Wie überlebten prähistorische Vögel das Massensterben der Saurier?

Fossile Sporen und Vogelstammbäume lassen vermuten, dass ein globaler Waldschwund vor 66 Millionen Jahren über Leben und Tod entschied.

Von John Pickrell
Veröffentlicht am 30. Mai 2018, 17:34 MESZ, Aktualisiert am 2. Dez. 2021, 15:46 MEZ
Die Illustration zeigt Vögel eines hypothetischen Stammbaums – mit kleinen, am Boden lebenden Vertretern -, die ...
Die Illustration zeigt Vögel eines hypothetischen Stammbaums – mit kleinen, am Boden lebenden Vertretern -, die nach dem Asteroideneinschlag, der die nicht flugfähigen Dinosaurier auslöschte, vor einem Waldbrand fliehen.
Foto von Illustration by Phillip M. Krzeminski

Als vor 66 Millionen Jahren ein Asteroid mit einem Durchmesser von etwa 14,5 Kilometern die Erde traf, schlug er mit der Kraft von einer Million Atombomben ein.
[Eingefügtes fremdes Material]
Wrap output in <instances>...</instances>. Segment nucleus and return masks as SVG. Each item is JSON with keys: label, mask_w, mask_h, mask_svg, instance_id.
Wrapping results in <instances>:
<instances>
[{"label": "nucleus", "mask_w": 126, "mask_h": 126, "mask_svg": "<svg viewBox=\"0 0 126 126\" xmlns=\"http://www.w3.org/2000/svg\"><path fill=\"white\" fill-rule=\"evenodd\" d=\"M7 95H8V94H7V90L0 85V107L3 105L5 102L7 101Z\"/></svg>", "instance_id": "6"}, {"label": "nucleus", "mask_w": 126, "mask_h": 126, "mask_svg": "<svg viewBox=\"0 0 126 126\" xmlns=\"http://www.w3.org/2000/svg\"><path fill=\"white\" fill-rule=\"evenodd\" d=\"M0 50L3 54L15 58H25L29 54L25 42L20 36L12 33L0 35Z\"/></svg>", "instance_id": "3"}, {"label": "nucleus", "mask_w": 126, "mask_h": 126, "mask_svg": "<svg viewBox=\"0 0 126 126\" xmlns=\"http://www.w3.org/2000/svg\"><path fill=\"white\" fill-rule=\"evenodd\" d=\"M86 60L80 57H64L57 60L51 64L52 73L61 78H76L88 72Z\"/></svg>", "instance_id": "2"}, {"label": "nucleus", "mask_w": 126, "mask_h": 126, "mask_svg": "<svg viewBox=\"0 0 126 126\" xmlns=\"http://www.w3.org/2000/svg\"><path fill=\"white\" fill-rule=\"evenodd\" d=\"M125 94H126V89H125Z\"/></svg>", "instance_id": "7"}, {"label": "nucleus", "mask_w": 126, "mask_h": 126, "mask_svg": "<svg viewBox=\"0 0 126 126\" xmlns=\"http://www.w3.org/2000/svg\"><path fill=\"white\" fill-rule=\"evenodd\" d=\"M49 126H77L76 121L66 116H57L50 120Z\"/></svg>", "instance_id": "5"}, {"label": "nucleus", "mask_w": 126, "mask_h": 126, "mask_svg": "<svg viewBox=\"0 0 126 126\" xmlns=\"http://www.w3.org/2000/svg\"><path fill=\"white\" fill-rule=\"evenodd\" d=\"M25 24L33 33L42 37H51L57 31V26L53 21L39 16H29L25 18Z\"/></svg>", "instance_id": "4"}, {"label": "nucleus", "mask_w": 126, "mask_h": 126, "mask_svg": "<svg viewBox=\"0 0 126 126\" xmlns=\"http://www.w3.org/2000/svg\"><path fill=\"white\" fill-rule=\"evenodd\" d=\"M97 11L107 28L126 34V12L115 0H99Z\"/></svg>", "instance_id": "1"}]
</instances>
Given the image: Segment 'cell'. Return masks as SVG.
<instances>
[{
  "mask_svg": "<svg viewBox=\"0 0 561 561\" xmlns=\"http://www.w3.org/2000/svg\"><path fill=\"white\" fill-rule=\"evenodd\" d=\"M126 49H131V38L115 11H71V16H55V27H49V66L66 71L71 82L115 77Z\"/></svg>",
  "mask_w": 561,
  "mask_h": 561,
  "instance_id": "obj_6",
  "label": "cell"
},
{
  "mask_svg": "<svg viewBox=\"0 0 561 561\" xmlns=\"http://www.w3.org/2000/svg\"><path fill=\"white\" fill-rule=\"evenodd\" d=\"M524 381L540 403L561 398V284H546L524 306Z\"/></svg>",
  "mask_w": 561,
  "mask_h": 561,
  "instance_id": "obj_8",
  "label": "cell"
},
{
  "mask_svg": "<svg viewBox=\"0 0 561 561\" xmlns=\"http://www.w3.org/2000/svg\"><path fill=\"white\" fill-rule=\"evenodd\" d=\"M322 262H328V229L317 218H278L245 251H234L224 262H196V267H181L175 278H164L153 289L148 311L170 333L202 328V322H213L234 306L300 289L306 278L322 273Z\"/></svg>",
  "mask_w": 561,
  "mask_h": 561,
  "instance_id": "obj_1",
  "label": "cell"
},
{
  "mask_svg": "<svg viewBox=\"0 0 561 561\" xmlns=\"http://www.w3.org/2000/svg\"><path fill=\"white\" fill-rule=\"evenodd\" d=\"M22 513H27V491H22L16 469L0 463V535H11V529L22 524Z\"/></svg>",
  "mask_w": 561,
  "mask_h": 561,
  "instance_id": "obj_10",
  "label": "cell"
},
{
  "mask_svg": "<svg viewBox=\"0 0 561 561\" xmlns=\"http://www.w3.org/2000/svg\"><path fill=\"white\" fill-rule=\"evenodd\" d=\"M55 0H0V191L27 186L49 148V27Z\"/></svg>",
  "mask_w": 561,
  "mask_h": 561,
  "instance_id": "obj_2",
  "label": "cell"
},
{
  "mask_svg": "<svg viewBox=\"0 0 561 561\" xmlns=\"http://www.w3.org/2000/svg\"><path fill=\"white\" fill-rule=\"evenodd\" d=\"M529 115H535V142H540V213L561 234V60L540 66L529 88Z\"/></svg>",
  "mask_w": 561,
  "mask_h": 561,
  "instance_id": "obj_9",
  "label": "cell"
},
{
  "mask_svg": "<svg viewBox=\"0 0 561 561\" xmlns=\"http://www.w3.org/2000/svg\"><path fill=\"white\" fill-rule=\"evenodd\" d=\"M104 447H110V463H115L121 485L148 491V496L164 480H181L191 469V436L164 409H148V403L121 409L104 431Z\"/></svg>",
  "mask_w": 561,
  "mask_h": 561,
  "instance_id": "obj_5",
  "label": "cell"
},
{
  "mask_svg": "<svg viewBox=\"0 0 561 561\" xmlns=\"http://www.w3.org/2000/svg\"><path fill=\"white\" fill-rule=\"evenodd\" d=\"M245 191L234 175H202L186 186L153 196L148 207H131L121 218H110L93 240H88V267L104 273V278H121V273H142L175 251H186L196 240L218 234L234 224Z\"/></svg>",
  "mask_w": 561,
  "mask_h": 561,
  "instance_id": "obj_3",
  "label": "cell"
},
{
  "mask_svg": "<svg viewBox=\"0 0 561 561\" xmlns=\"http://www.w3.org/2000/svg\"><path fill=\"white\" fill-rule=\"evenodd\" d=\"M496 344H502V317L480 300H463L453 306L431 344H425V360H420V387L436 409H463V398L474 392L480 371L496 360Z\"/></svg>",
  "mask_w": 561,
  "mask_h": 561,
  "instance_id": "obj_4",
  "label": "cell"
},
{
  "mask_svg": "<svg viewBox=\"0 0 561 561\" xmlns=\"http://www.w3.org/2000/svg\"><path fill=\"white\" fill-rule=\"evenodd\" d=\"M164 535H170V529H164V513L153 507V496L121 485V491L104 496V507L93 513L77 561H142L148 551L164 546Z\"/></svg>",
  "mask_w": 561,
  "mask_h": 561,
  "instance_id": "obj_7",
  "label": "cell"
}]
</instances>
Diese Katastrophe und ihre Folgen löschten drei Viertel allen Lebens auf Erden aus, darunter auch das der nicht flugfähigen Dinosaurier. Allerdings wissen wir, dass einige Mitglieder aus dem Stammbaum der Saurier überlebten und schließlich zu unseren heutigen Vögeln wurden.

Die große Frage lautet also, wie und warum bestimmte Vögel sich in ihrer postapokalyptischen Welt behaupten konnten, während andere dem Massenaussterben am Ende der Kreidezeit zum Opfer fielen.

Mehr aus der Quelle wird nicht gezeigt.